Women’s pain has a long history of being belittled, ignored and undertreated in the United States.
Access to pain relief has been heavily racialized and classed, eugenic thinking has guided who is deserving of medical treatment and gynecology is founded in the exploitation of enslaved women’s bodies. Depending on their identity, women have been treated as hysterical or subhuman when seeking relief from their pain.
Today, women still feel more pain than men, largely due to historic gender, race and class disparities. What’s changed, arguably, is how women are told to view their own pain.
Recently, the rhetoric surrounding women’s pain has taken a different turn. With rising conservative social movements such as MAHA, pronatalism and trad life, women’s pain is treated as a precondition for true femininity. Enduring pain, especially sex-specific, becomes something beautiful and natural. Women who deny pain relief are afforded superiority over those who supposedly give in to the poisonous myths perpetuated by “big pharma.”
While romanticizing pain can foster community among individuals with similar experiences, encouraging women to endure can have significant negative consequences.
Keerti Koya, statistics and data science freshman, loves being a woman. However, she acknowledges social and cultural expectations have made dealing with her own pain frustrating.
“Since so many people face (menstrual cramps), you’re told it’s normal,” Koya said. “Drink water, do exercise. People come at these issues with a one-size-fits-all perspective where one or two things, since they’ve helped someone before, are gonna help everyone.”

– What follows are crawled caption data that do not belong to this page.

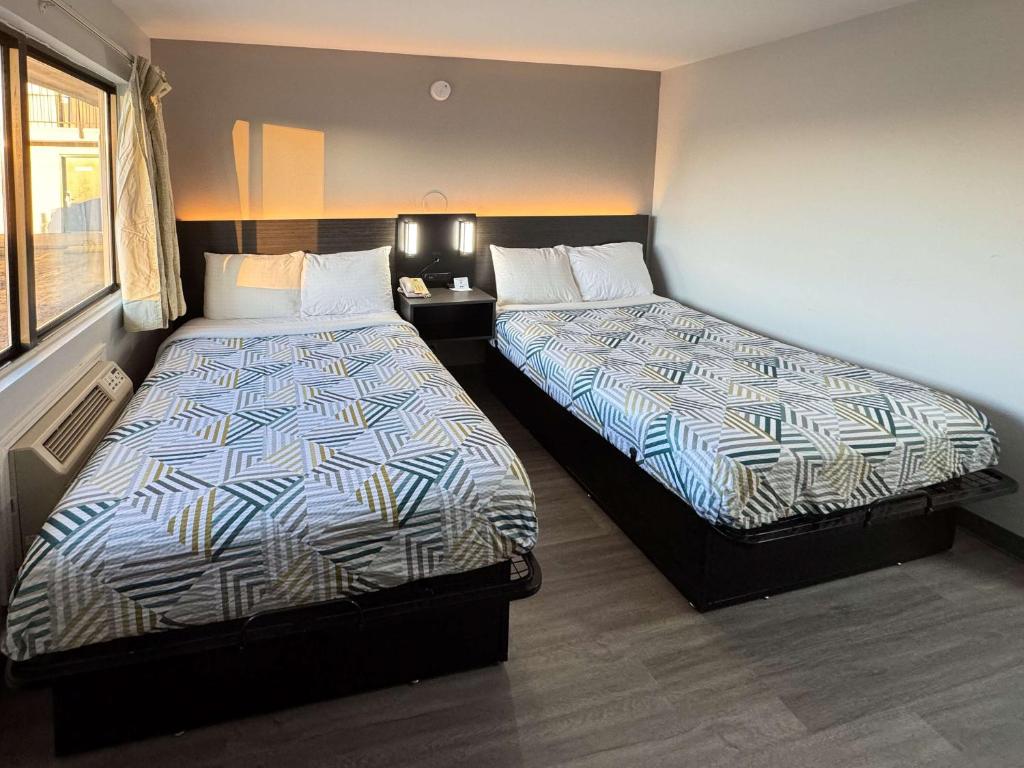 Un pat sau paturi într-o cameră la Motel 6-Janesville, WI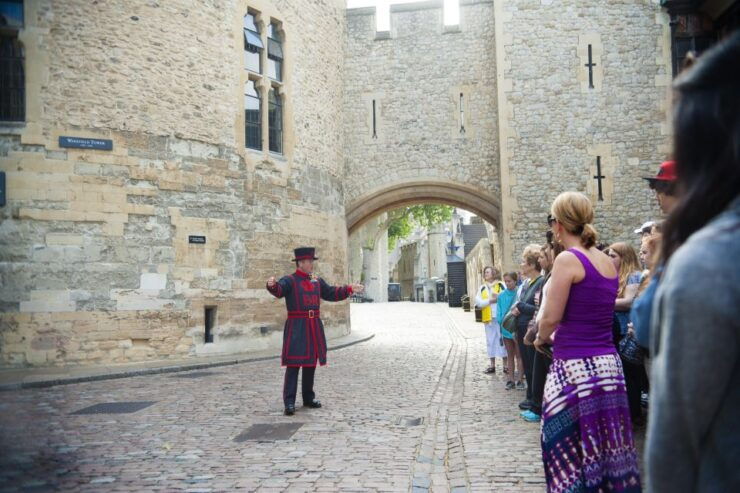 London: Tower of London and Changing of the Guard Experience - Activity Details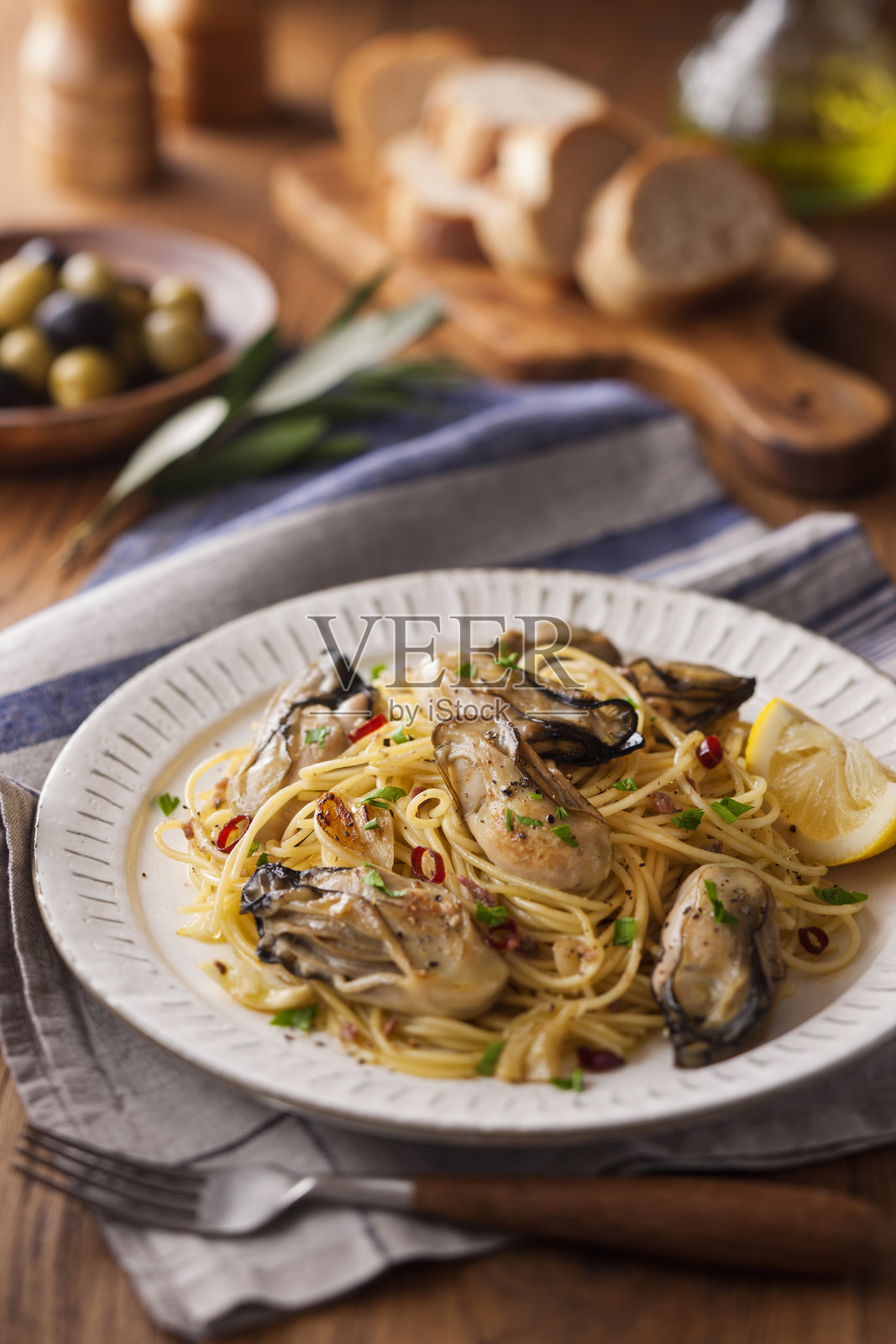 蚝油辣椒酱照片摄影图片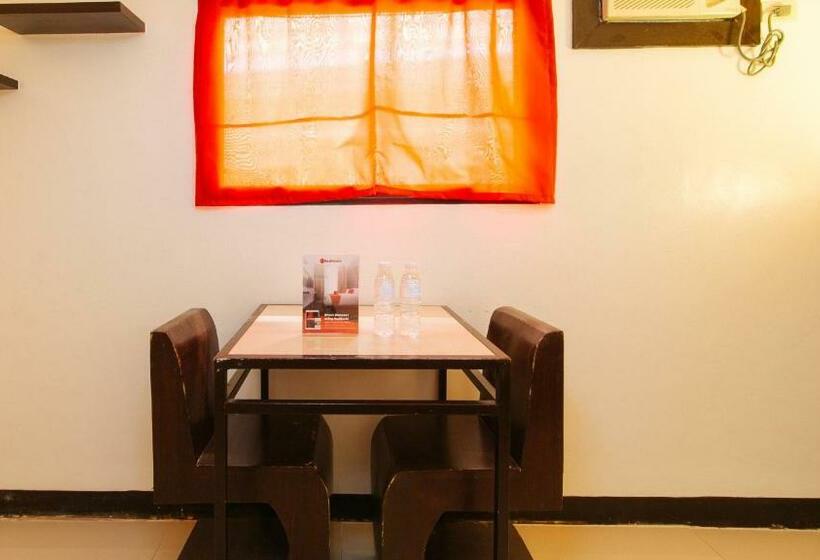 Reddoorz @ El Runway Hotel Bulacan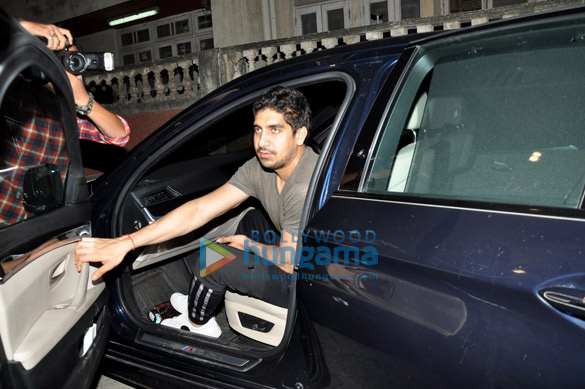ranbir kapoor ayan mukerji karan johar snapped at aamir khans house 7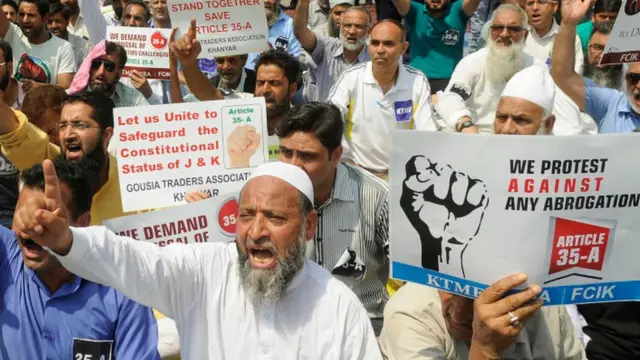 આર્ટિકલ 35 એ નો વિરોધ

While it can initially appear to be celebrating the strength of women, this rhetoric normalizes pain as a condition of womanhood, masks structural injustices and promotes stagnation over addressing the systemic roots of women’s pain.
Lina-Maria Murillo, professor of women’s and gender studies specializing in reproductive justice, worries about how these conservative movements serve as social grooming mechanisms, encouraging people to accept their pain rather than challenge it.

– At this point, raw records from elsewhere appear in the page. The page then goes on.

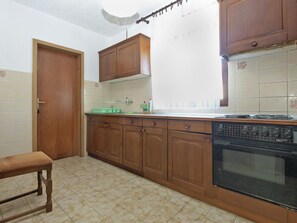 Fridge, oven, cookware/dishes/utensils - Apartment 1079 by Interhome (Pula/Galižana)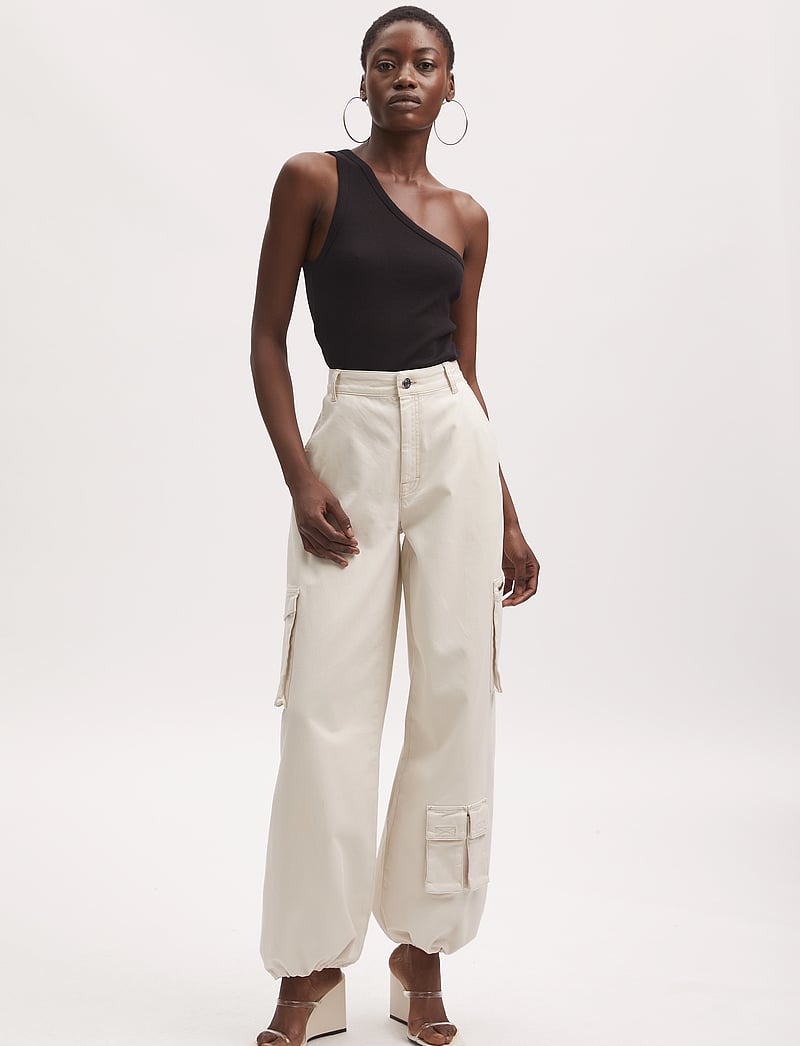 Gestuz - DrewGZ one shoulder - Ärmellose tops - black - 0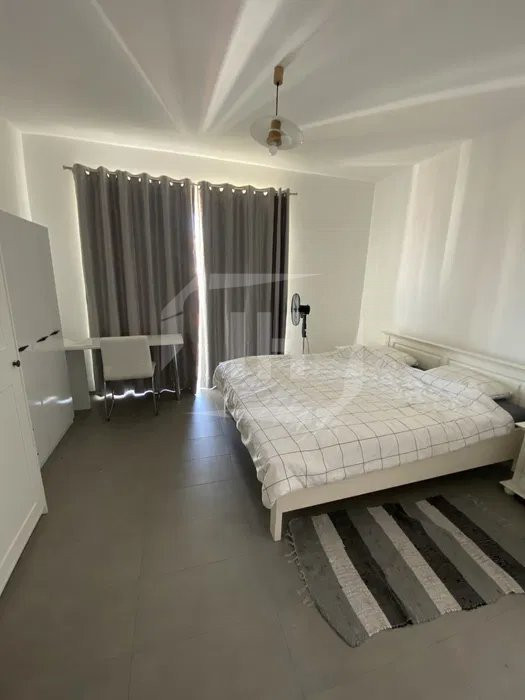 Penthouse, 2 camere, terasa, zona Centrala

“Things that are actually systemic, … social and cultural ways of framing how women specifically are meant to interpret their own bodily discomfort (are) then individualized,” Murillo said. “The individual is like, ‘There must be something wrong with me because I’m not responding in the way that I’ve been told I need to respond. It must be me, I must be wrong.’ That … American sense of individuality can go both ways. It can be liberatory, but also it can (hide) and often (justify) systemic, cultural and social norms detrimental to women.”
The reality of reproductive healthcare in the U.S. seems bleak. Abortion is banned in 13 states, more than 19 million women of reproductive age are living in contraceptive deserts and our maternal mortality rate is the highest among high-income countries, and rising.
Simultaneously, women are made to fear the medical interventions that could provide relief from sex-specific pain. Online rhetoric pushed by conservative movements has stoked fears that taking Tylenol during pregnancy might cause autism in unborn children, or using hormonal birth control to manage their menstrual cycle might negatively impact their future fertility.
There’s little scientific evidence to support these claims, but this anxiety has been leveraged to manipulate women into accepting unacceptable, and often treatable, levels of pain.
“We’re going to see a lot of gaslighting of people’s real pain and a lot of people experiencing needless pain,” Murillo said.
Women continuing to deny themselves legitimate medical intervention due to rhetoric that misrepresents the reality of their pain signals that it results from individual weakness rather than a history of systemic barriers. Solutions to these treatment discrepancies are within reach, but pushing for them isn’t ideologically convenient for conservative movements that benefit from women’s discomfort and silence.
Romanticizing pain can be a slippery slope. Avoiding pain relief might be the most natural way of being, but that challenges what else is considered “natural.” Foregoing medication, traditional gender roles and women’s childbearing duty may all arguably be natural; that’s the ideology that these conservative movements seek to normalize. While avoiding pain relief seems innocent and personal, it’s a gateway to a much more dangerous reality.
What’s most natural isn’t always what’s best, especially if it means that women have to endure significant levels of pain to fit themselves into an arbitrary definition of womanhood. We must remember that these supposedly unnatural medical interventions give people the opportunity to live.
Enduring pain isn’t beautiful, special or feminine; it’s often treatable, unfortunately ordinary and rooted in a horrific history. Today, more women are insisting that their pain be taken seriously by healthcare professionals, for procedures ranging from birth control implantation to cesarean sections, but there’s a long way to go before justice is achieved. Women must continue to advocate for themselves and their pain — or risk having no option but to endure.
Tuscano is a government sophomore from Round Rock, Texas.